Data excerpts
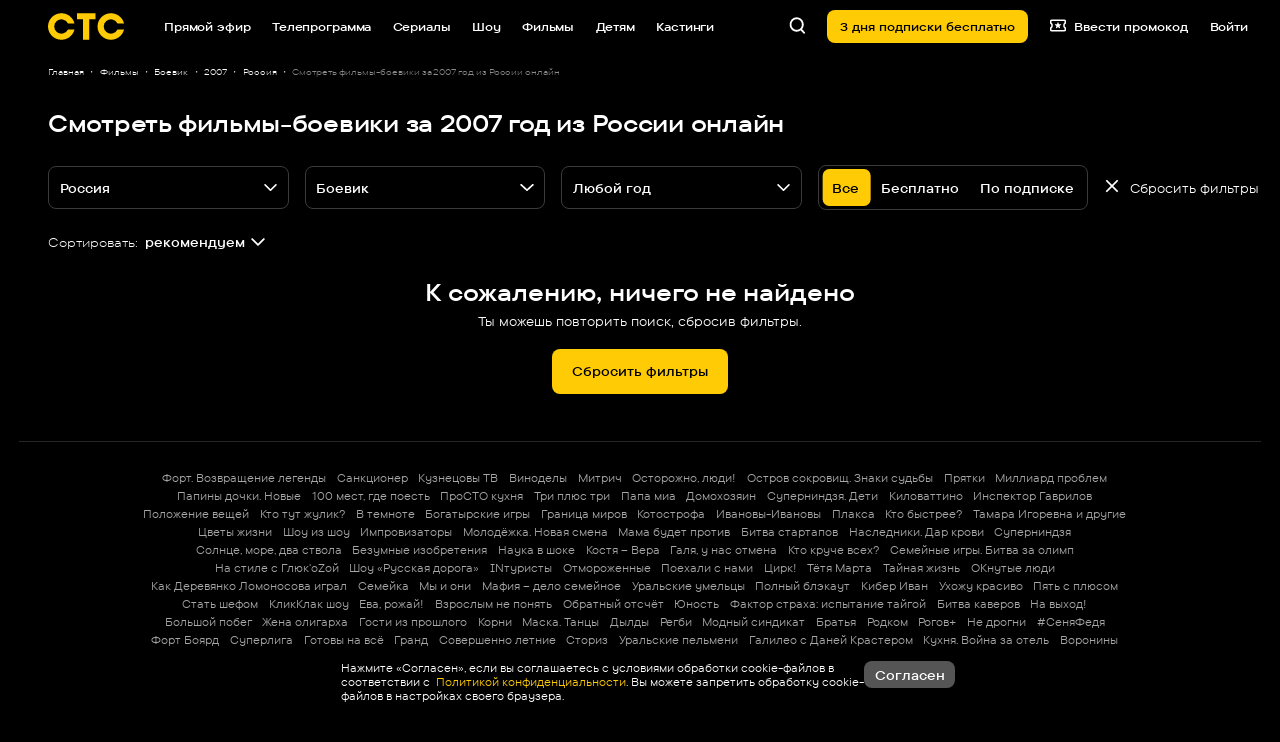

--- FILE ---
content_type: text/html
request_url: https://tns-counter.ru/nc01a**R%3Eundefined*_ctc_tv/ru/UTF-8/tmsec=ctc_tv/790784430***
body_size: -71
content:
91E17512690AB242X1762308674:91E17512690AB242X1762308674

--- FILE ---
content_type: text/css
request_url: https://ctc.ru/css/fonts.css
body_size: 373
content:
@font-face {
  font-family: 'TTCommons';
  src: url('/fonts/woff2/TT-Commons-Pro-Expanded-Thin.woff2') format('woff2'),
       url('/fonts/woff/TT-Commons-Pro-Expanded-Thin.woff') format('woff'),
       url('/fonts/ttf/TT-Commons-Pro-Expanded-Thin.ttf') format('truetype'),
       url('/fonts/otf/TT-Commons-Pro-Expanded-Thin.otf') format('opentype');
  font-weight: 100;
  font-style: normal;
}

• [TASK BRIEF] Each record is to be copied word for word, with no images carried over.

• [EXERCISE RESPONSE]
--- FILE ---
content_type: text/html
request_url: https://tns-counter.ru/nc01a**R%3Eundefined*_ctc_tv/ru/UTF-8/tmsec=ctc_tv/790784430***
body_size: -71
content:
91E17512690AB242X1762308674:91E17512690AB242X1762308674

--- FILE ---
content_type: text/css
request_url: https://ctc.ru/css/fonts.css
body_size: 373
content:
@font-face {
  font-family: 'TTCommons';
  src: url('/fonts/woff2/TT-Commons-Pro-Expanded-Thin.woff2') format('woff2'),
       url('/fonts/woff/TT-Commons-Pro-Expanded-Thin.woff') format('woff'),
       url('/fonts/ttf/TT-Commons-Pro-Expanded-Thin.ttf') format('truetype'),
       url('/fonts/otf/TT-Commons-Pro-Expanded-Thin.otf') format('opentype');
  font-weight: 100;
  font-style: normal;
}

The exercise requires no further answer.